I didn’t understand what had happened until months after. I told my counselor about it, which pushed me to go to the police. I grew up never trusting the police, and I also knew about all the sexual assault cases that either get thrown out or drawn out to make the girl look like a whore who was asking for it.
I didn’t want that, but I consulted with a lawyer along with my counselor, and they told me that all we needed was evidence for the charges to stick. As I ran through the night with them, I remembered someone I cared about at the time, who was near us most of the night. The lawyer and counselor wanted them to take the stand against their best friend—and if they refused, they would charge them with serving alcohol to a minor.
It was ultimately my decision, and as I took time to mull it over, I realized I had two choices: drop everything and protect the person I cared about, or press charges and hope for justice and ruin a relationship. In the end, I chose to protect the person I cared about.
Years later, that person turned on me and called me spiteful. They never knew what happened or what I did for them, but those words cut like a knife. Ever since then, we have not spoken. Looking back on it, I don’t regret the choice. They are now helping kids, and I know that I helped make that happen.

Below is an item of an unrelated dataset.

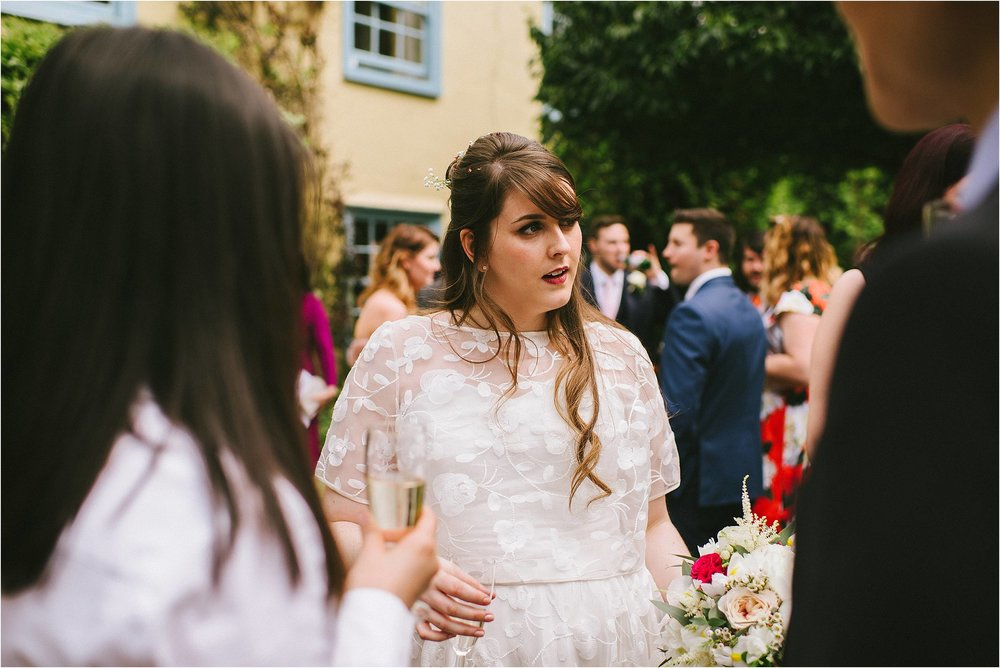 Cambridge Wedding Photographer_0115.jpg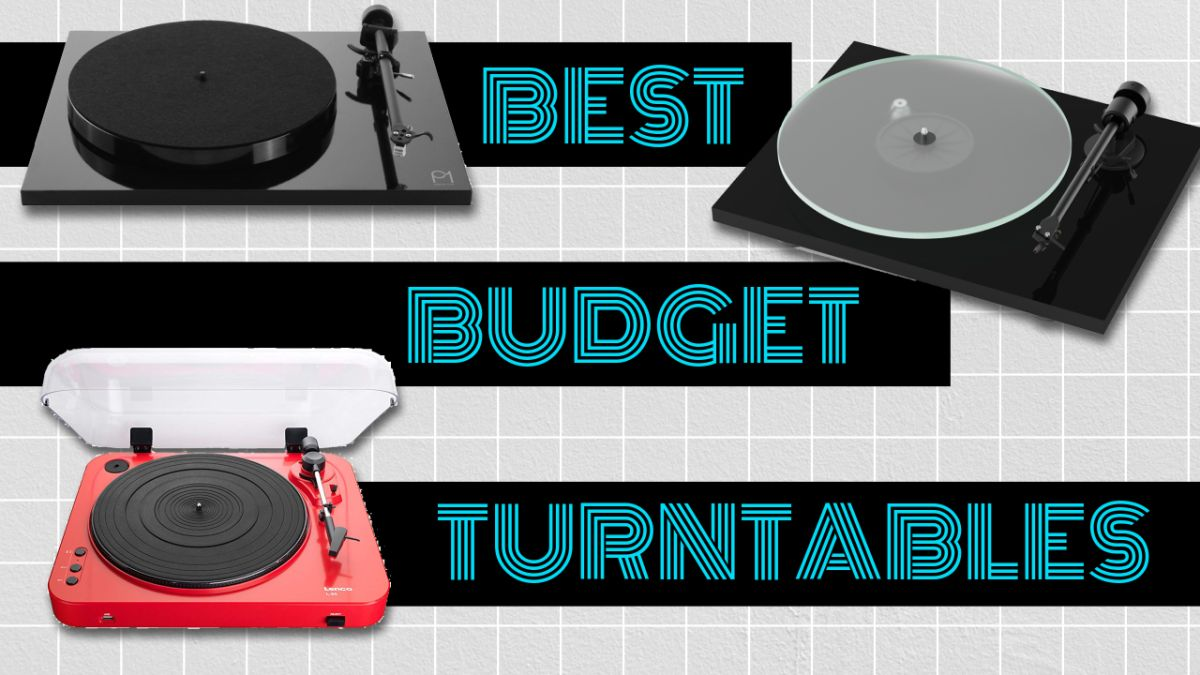 The 10 best budget turntables 2019: top decks for less than £300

However, I would never guide another woman towards protecting anyone but herself. I made my choice and I have to live with the flashbacks, the triggers, and the years it took me to finally feel myself again. I made the choice to protect someone else, not thinking about the person who really needed protecting: the girl in the mirror. That girl lost her pride, dignity, self-confidence, and respect. In fact, she lost everything she ever felt. She would walk into support groups she helped run and look at the girls and feel like a hypocrite.
My heart breaks for any other girl that this boy sexually assaulted, and I’m sorry I didn’t have the strength back then to get justice for us. But I hope you do; it is called the domino effect for a reason. It just takes one voice to start a movement. That one voice can be inspiring.
An average of 321,500 people have been sexually assaulted, and I am one of those people. One voice can change lives.